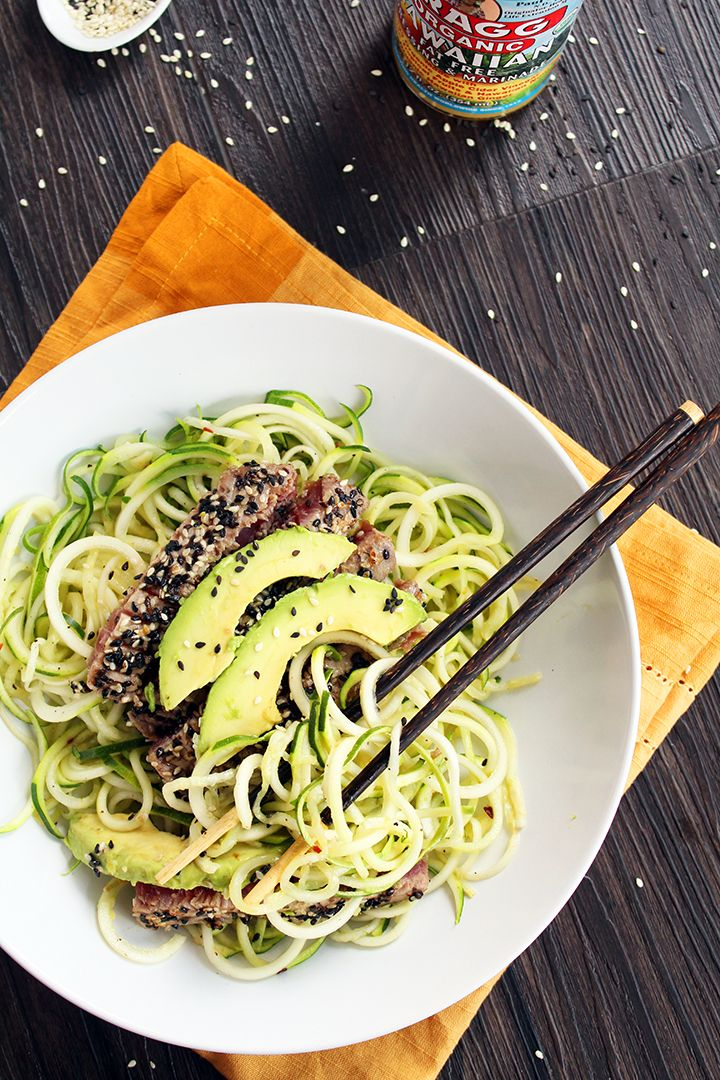 Sesame Crusted Tuna & Avocado with Spicy Sesame Zucchini Noodles #spiralizer #inspiralized
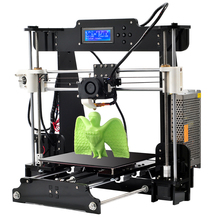 2015 Upgraded Quality High Precision Reprap Prusa i3 DIY 3d Printer kit with 1 Roll Filament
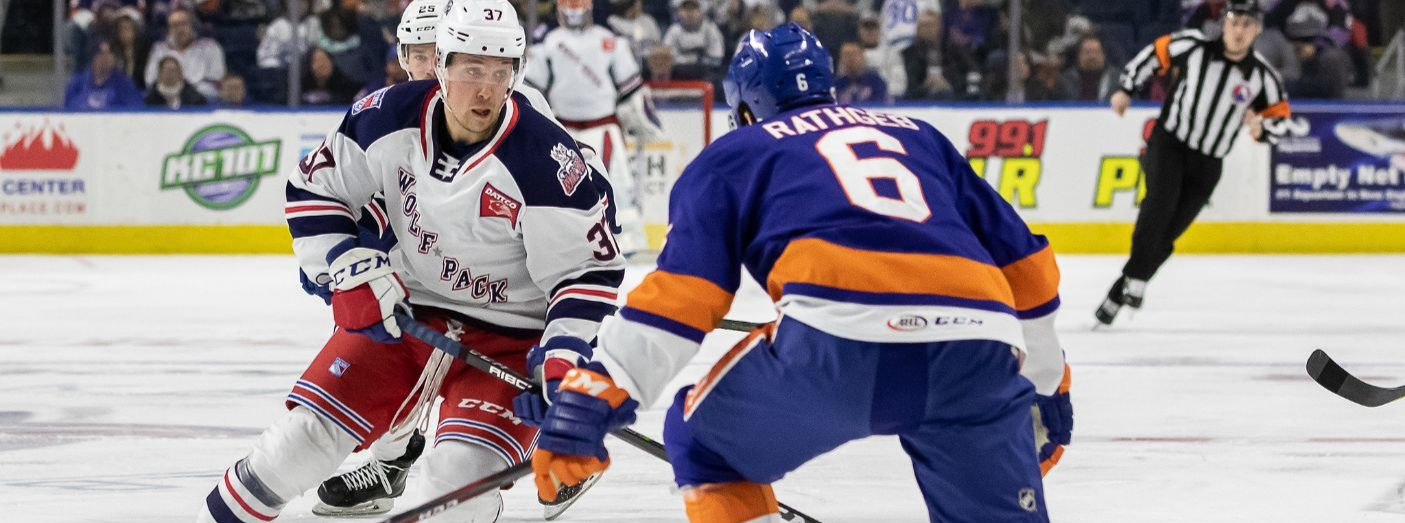 Fontaine's Shorthander, Assist Help Wolf Pack Topple Sound Tigers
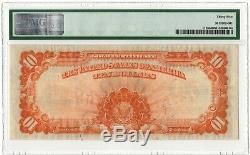 1922 $10 Gold Certificate! Choice Very Fine 35! Fr. 1173! BRILLIANT GOLD COLOR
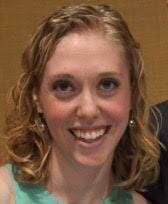 Nora Barnett headshot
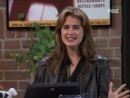 De repente Susan 2x18 No en esta vida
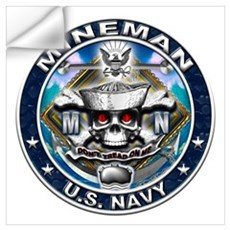 USN Mineman Skull MN Blue Wall Art Wall Decal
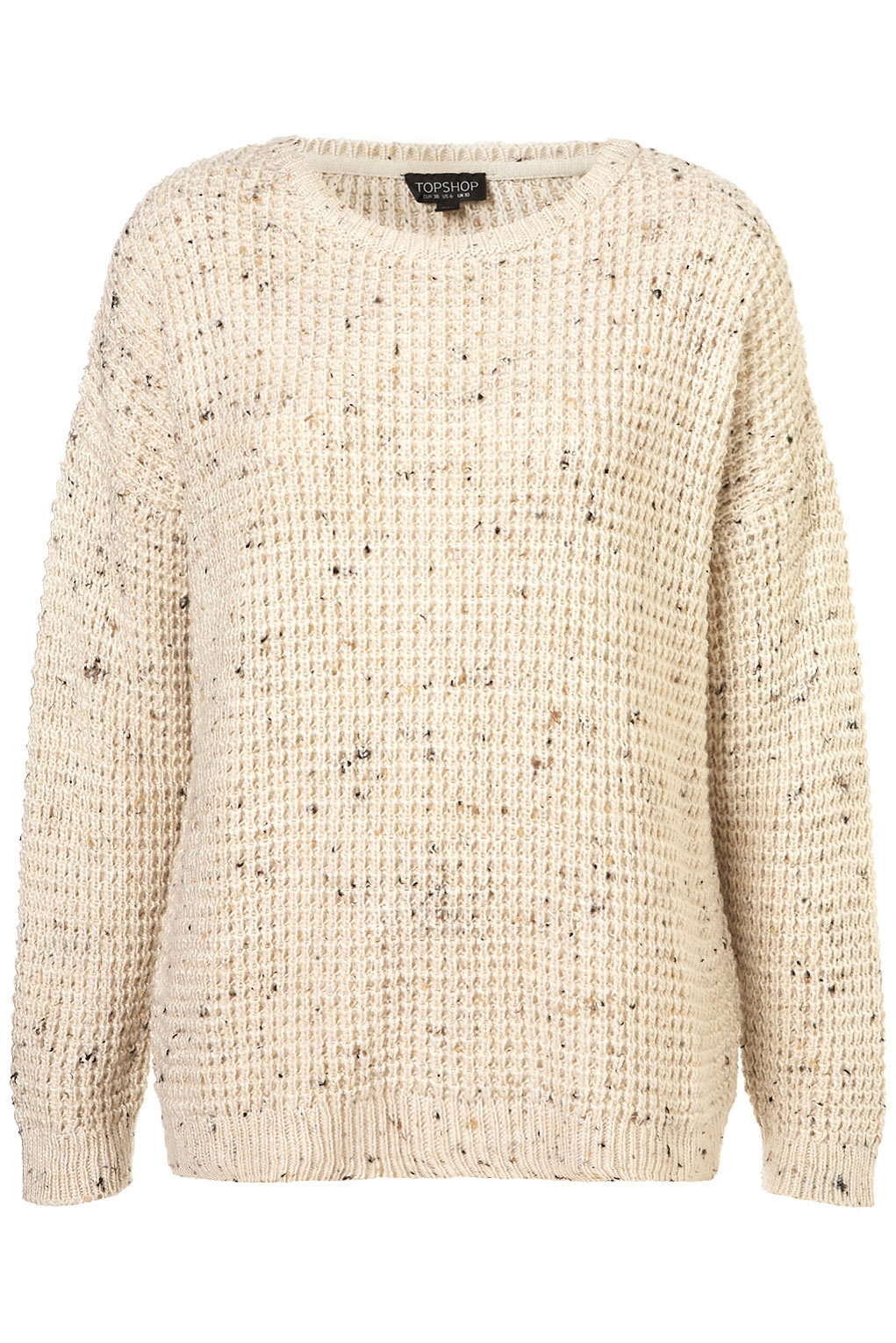 Knitting Pattern Slouch Jumper : Topshop Knitted Speckle Slouch Jumper in Beige (cream) Lyst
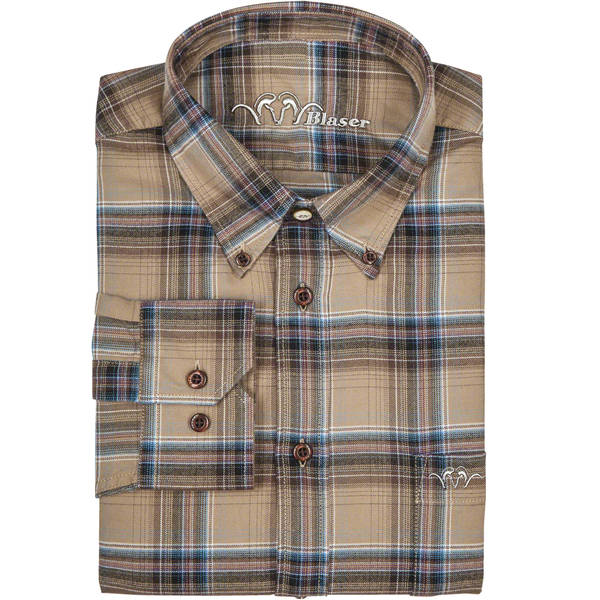 BLASER ACTIVE OUTFITS CAMASA KRISTIANSAND FLANNEL MAR.2XL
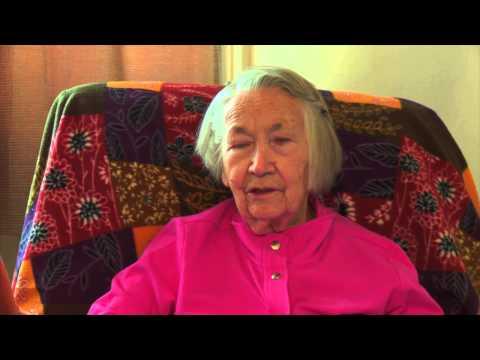 Elder Abuse | Reverse Mortgages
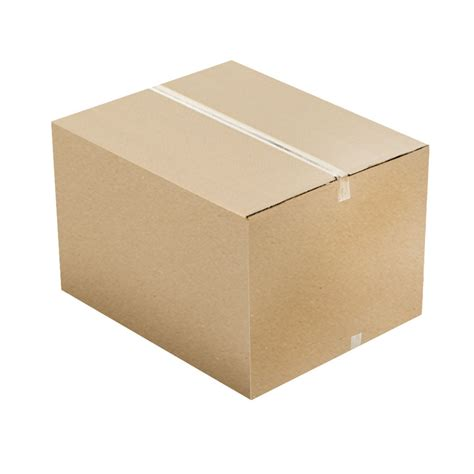 where to buy boxes for moving house moving boxes 12 large moving boxes 20x20x15 inches packing cardboard boxes ebay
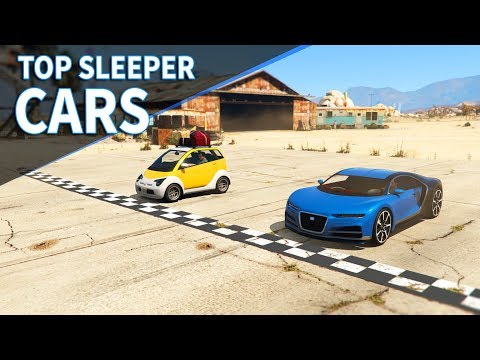 GTA V - Top 3 Sleeper cars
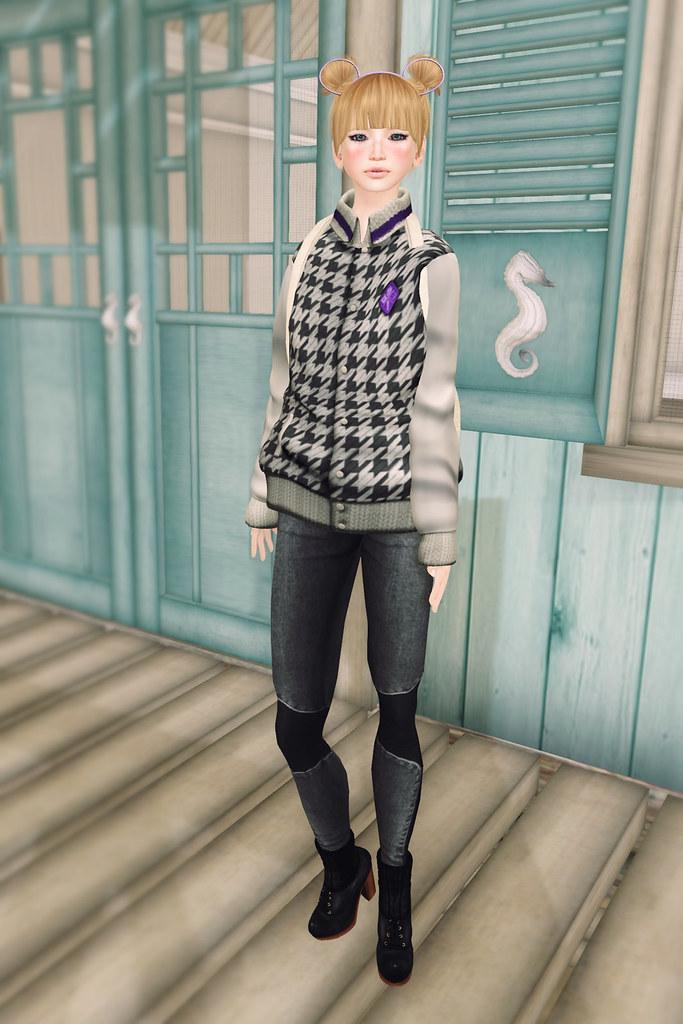 I ♥ CHIDORI Snapshot_51107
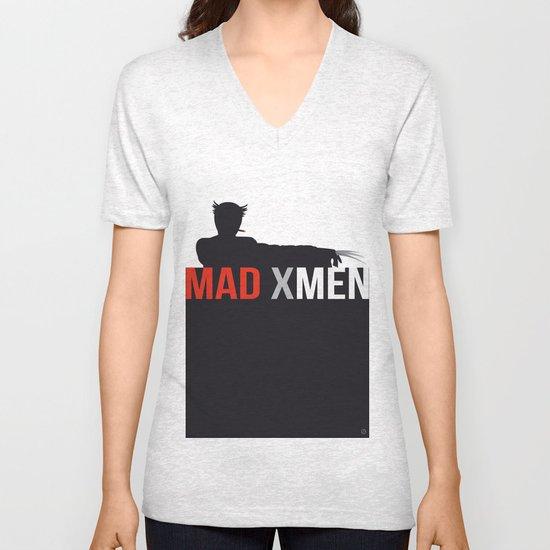 MAD X MEN Unisex V-Neck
------------------------------------------------
- INSTRUCTIONS FOR THE TASK
Skip the pictures. Please copy exactly the lines from the one with "where to buy" through the final line of the material above, both ends included.

- WRITTEN ANSWER
 where to buy boxes for moving house moving boxes 12 large moving boxes 20x20x15 inches packing cardboard boxes ebay
 GTA V - Top 3 Sleeper cars
 I ♥ CHIDORI Snapshot_51107
 MAD X MEN Unisex V-Neck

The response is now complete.